I thought I'd look up a friend I hadn't seen in years. The first thing I found was her obituary in the Toronto Star from a few days before. "No, it can't be the same person," I thought, but it was. I met Miyo at Canzine 1997 in Toronto, when she was 14. She did 'zines and organized music shows and later worked in art galleries and became a landscape architect for the city of Vancouver.
She lived in a rough part of Toronto - when I parked nearby, a prostitute came up to my car. When her dad had painted a door that he'd taken off the hinges and left it outside to dry, someone stole it. We both wondered what kind of market there was for a stolen used door.
We drove to the Beach (Beaches District in Toronto) and she noticed that there were very few black people there, something I, being white, didn't notice! She was always concerned about racism and remembered how one of her teachers had in all seriousness asked whether it was the Chinese whose eyes slanted up or down or the Japanese!
She used to work at an ice cream stand at Harbourfront.

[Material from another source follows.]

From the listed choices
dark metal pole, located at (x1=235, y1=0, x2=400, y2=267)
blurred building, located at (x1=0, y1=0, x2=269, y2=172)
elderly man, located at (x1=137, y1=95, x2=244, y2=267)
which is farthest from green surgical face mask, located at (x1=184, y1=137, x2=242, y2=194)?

She told me she stole from the till and I wondered how she did it, and she showed me - she just pocketed some change and never got caught! "So how are you avoiding not having to shower with several heavily tattooed women, all named Butch?" I asked, and she deadpanned "Hello, Cutie!" in a butch voice, and said the owner just didn't pay that much attention to what was going on. A few years on, I saw her walking down Queen Street West, a club scene in Toronto, in a beautiful outfit and six inch platform shoes with a guy from CFNY, the hip radio station. 
She suffered from depression and was on paxil even in her teens.